My definition of a hero is someone who does the right thing in the right way for a long time whether people notice or not. Thousands of unheralded, unknown pastors personify this definition. They marry and bury, preach and teach, hold hands and pat backs, attend open houses and attend meetings, pray like they believe it and sing like they mean it. Even if the coffee is bad, the pay low, and the church music so-so, these brothers keep loving and keep on proclaiming the same gospel. Some say insanity is doing the same thing and expecting different results. But that goes out the window when what you’re doing is the very thing God has called you do.

Faithful, humble, diligent, reliable, gentle, courageous, compassionate, teachable, imperfect ordinary pastors—of them the world is not worthy.

Got a good pastor? Then tell him you think so.

11.02.2010

Praising God for the Pastorate

Justin Buzzard has a great post today on the fact that pastoral pressure either makes you a better or a worse man. Here's his conclusion:

Eventually, such a pastor discovers that he’s become a better man because of his work as a pastor. The pressure of the job has made him a man who more deeply believes and experiences the biblical truths he’s constantly talking about. He realizes that his own sanctification might be one of the main reasons God called him to be a pastor. He realizes that he would’ve turned out a worse man had he chosen a different career path. The unique pressure of the pastorate has made him a far better man than he would’ve been otherwise.

Pastors, join me in seeing our vocation as God’s perfectly pressured path for making us better men.

9.25.2010

Pastors: "What Is the End of What You Are Doing?"

That's the question William Still asks in his excellent little book The Work of the Pastor :

To save the sheep from wild beasts and all other dangers is not to feed them; and if they are not fed, what matters whether they are safe or not? What is the good of being saved to starve? We must be saved in health and strength, unto maturity and power to reign with Christ in His Kingdom. And for that we must be fed. Every temptation to be sidetracked from the task of eternity which is the task of the hour--your hour--must be seen in relation to the finished product. What is the end of what you are doing? The God-appointed end?

9.13.2010

'Ordinary' Pastors (Like Myself), Be Encouraged

Matt B. Redmond offers this encouragement to 'ordinary' pastors:

Be encouraged. Be encouraged in the midst of ministerial duties that are mind-numbingly mundane. Be encouraged in a world drunk on the sweet nectar of the spectacular. Be encouraged when you preach the gospel clearly. Be encouraged after years of faithfulness, even if you don’t have numbers that impress conference organizers. Be encouraged in the tedium. Be encouraged when you see the same faces week-in and week-out. Be encouraged as you marry and bury, counsel and speak at the local lodge’s spring pancake breakfast. Be encouraged.
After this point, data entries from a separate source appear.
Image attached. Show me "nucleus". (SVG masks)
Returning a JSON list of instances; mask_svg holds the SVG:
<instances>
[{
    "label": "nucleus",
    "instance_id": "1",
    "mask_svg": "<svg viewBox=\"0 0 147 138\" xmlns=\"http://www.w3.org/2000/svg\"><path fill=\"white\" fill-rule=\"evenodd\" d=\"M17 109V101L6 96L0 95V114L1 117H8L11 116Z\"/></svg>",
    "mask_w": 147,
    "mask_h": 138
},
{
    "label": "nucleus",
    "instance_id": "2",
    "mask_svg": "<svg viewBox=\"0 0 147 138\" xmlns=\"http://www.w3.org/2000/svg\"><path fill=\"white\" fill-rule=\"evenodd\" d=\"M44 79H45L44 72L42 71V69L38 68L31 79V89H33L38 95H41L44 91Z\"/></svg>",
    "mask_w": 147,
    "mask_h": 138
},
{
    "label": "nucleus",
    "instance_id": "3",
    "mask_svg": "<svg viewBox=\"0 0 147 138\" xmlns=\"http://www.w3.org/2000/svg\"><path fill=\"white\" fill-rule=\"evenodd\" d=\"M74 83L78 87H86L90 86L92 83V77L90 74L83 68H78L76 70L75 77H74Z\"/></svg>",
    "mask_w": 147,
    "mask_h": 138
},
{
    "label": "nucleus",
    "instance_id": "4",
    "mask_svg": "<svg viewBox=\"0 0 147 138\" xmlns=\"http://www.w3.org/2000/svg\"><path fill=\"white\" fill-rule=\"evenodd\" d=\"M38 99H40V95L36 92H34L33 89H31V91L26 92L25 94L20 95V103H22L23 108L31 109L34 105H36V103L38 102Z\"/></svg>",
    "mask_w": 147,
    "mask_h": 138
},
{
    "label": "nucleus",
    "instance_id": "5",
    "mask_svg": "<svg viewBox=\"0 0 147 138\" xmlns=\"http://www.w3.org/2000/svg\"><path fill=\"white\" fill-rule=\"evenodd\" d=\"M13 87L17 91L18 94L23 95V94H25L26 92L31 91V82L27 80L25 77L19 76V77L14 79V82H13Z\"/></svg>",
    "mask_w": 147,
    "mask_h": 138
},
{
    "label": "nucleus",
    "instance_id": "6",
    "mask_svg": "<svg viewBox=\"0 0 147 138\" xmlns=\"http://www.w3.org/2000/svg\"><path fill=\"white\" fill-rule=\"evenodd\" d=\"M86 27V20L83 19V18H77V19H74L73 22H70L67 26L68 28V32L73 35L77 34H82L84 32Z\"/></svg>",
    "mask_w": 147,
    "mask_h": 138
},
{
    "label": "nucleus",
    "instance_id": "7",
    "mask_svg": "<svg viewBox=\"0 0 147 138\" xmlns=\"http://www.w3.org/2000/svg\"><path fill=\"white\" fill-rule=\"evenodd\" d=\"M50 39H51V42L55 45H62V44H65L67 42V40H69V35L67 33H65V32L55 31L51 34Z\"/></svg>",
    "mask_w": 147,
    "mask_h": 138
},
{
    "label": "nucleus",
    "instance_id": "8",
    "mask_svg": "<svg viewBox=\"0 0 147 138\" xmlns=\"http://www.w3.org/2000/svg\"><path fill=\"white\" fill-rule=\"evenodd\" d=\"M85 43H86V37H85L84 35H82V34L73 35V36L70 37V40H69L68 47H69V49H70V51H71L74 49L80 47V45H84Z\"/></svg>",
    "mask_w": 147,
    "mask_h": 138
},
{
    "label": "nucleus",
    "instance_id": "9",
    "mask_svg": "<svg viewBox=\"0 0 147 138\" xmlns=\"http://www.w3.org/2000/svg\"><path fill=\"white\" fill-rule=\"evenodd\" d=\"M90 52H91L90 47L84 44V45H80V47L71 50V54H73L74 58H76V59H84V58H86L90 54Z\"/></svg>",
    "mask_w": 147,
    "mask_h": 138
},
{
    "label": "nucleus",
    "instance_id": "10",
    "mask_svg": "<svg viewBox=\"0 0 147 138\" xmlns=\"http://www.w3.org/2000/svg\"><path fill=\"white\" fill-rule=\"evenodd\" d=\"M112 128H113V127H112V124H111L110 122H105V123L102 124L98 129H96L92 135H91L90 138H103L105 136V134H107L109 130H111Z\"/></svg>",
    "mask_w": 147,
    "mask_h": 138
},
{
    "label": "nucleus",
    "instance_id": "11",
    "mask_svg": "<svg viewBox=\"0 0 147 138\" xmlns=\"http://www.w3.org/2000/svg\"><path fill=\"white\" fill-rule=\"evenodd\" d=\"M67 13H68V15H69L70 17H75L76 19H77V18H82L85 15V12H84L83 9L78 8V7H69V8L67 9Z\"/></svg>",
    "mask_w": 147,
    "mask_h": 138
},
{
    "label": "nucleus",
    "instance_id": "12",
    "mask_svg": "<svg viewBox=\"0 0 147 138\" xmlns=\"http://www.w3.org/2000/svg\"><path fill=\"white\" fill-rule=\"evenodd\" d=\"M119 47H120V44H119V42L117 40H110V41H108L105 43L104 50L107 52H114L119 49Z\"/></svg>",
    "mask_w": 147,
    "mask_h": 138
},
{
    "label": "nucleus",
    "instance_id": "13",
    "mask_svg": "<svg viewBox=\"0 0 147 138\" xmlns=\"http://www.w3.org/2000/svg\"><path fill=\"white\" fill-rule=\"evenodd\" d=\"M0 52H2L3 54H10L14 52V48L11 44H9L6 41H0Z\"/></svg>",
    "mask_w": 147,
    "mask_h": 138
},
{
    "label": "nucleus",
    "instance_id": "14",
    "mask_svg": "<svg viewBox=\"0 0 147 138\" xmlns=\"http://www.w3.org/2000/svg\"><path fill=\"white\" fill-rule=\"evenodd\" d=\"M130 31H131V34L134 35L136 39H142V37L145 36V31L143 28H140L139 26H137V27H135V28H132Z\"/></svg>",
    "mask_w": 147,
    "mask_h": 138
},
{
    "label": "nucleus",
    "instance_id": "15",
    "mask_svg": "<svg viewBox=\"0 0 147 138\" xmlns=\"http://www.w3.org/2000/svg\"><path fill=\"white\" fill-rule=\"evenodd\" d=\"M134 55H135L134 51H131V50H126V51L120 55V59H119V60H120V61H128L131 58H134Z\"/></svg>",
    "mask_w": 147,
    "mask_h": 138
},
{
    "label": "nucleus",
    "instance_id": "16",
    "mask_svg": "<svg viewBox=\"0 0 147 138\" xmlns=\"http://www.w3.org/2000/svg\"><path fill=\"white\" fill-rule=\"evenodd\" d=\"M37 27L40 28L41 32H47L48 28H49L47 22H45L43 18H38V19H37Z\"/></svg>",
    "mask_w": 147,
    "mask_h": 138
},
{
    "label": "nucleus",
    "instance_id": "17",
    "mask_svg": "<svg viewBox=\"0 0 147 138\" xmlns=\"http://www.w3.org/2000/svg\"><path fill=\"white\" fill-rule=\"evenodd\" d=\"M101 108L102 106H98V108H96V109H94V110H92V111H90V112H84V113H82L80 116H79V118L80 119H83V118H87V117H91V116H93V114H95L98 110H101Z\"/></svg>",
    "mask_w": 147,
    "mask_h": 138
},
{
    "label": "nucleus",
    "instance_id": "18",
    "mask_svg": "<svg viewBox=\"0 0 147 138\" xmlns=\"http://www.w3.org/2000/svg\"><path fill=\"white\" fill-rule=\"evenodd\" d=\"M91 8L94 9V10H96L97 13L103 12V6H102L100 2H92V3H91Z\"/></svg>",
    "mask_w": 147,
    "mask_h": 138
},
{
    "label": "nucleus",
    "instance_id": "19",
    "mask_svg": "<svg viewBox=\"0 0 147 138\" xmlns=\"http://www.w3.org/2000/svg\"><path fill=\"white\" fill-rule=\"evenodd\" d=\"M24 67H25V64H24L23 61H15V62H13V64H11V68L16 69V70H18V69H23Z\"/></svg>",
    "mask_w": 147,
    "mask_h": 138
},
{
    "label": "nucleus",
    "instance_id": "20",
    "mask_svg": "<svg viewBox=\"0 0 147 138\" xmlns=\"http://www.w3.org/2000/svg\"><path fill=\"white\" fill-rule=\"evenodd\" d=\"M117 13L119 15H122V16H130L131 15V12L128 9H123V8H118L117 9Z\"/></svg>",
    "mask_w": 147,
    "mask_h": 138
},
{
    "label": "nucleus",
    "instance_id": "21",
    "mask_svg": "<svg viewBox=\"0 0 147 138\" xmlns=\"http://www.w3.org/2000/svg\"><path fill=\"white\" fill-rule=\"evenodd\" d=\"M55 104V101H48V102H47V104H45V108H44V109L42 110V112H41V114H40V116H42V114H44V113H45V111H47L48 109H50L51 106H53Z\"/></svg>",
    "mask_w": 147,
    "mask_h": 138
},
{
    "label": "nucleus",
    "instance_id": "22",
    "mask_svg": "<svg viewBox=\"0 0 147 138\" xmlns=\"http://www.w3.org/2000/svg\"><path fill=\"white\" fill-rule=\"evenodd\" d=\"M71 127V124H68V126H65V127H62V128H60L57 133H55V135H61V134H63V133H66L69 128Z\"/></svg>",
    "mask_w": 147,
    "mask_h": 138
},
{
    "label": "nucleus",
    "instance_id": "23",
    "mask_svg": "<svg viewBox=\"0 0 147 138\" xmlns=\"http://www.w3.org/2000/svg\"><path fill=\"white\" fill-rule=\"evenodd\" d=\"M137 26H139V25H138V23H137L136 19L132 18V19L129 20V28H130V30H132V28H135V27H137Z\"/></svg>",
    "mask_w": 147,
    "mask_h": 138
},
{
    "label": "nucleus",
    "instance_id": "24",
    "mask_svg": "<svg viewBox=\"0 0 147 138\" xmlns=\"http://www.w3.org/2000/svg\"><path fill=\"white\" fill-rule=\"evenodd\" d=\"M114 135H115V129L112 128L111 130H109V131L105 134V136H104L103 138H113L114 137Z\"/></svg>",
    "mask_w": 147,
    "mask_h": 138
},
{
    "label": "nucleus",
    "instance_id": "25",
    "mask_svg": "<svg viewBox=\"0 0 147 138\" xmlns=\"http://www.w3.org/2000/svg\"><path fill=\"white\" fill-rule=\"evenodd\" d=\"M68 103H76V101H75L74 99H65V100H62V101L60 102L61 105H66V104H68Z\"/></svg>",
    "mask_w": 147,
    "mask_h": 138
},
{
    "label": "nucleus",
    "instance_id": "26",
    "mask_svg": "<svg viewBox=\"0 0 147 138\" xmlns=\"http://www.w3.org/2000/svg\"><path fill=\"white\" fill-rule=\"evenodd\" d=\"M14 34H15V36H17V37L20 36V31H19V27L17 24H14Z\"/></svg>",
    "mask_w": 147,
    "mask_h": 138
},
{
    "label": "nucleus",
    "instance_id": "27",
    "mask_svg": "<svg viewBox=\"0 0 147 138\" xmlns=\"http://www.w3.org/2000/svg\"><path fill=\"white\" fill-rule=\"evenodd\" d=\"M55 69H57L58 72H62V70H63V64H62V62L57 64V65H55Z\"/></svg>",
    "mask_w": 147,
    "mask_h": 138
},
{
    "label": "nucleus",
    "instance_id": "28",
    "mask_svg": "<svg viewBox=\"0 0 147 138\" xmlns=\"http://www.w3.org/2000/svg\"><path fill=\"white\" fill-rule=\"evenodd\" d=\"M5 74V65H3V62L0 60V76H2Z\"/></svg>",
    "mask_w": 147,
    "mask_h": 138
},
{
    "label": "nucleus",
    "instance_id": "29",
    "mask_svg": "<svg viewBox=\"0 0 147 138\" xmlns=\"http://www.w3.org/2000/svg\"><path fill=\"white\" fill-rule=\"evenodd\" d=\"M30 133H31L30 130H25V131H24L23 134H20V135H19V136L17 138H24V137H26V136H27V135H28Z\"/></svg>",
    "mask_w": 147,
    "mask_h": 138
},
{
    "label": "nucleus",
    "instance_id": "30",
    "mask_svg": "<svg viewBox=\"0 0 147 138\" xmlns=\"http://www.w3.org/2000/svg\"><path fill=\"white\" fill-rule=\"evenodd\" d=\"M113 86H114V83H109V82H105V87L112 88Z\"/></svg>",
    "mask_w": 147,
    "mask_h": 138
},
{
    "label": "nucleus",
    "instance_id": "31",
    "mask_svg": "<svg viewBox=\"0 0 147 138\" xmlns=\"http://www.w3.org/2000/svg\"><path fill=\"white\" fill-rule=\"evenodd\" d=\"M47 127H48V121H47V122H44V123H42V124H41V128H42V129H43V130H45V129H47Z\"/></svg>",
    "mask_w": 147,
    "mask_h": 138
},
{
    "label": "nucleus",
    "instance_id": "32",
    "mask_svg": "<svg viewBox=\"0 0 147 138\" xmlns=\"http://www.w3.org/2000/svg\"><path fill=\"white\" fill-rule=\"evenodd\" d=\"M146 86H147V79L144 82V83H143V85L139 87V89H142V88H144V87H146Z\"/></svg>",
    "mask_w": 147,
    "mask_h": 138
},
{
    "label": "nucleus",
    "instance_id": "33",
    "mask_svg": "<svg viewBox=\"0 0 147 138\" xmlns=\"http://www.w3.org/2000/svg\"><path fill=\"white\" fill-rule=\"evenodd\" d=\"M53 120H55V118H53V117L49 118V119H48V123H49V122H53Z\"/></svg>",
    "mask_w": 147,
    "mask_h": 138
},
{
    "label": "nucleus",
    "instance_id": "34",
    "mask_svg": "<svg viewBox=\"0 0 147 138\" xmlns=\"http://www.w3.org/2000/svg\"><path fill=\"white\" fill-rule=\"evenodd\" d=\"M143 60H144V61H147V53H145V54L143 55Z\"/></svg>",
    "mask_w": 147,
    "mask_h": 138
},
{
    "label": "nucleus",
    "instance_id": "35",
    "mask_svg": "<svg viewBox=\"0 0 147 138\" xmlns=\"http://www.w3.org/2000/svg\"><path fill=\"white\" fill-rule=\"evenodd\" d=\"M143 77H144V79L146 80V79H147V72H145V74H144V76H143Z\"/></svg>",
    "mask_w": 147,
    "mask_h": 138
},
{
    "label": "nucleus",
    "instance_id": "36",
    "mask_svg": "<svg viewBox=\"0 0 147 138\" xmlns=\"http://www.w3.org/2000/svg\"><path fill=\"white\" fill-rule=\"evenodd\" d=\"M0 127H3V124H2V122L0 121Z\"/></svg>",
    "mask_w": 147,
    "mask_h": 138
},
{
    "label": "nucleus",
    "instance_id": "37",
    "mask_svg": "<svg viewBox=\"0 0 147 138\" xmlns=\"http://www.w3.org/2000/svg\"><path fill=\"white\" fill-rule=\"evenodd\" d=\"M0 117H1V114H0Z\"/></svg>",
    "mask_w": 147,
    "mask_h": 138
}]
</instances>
Be encouraged when dreams of thousands have careened against the retaining wall of reality with hundreds. Or dozens, even. Be encouraged when no one has heard of you, your church, or your town. Be encouraged in the midst of decline. Be encouraged when you must stop preparing your sermon to clean the bathrooms. Be encouraged, because you stand before God redeemed and loved because of Christ’s righteousness credited to you. Be encouraged, for this right standing before God is not based on the success of your ministry, loved no less because it is ordinary. Be encouraged, ordinary pastor.
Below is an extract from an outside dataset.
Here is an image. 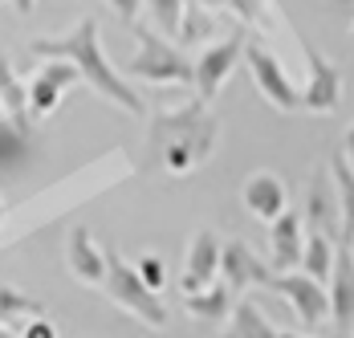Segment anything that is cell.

Be encouraged when growth is slow and measured by generations. Be encouraged when guilt, fear, and the specter of failure form an unholy alliance against you. Be encouraged when young men grown fat on the feast of podcasts question your every move. Be encouraged when no one knows your name; it is written in blood in the book of life. Ordinary pastor, be encouraged: Your faithful labor in the darkened forest of obscurity is heroic...

Really, the phrase “ordinary pastor” is a misnomer. For all who pastor by the power of the gospel do extraordinary work: preaching the Word, comforting the hurting, baptizing, and administering the Lord’s Supper. It is all extraordinary. After all, “we have this treasure in jars of clay.” This way, “the surpassing power belongs to God and not to us” (2 Cor. 4:7). No wonder, then, the extraordinary is in the ordinary.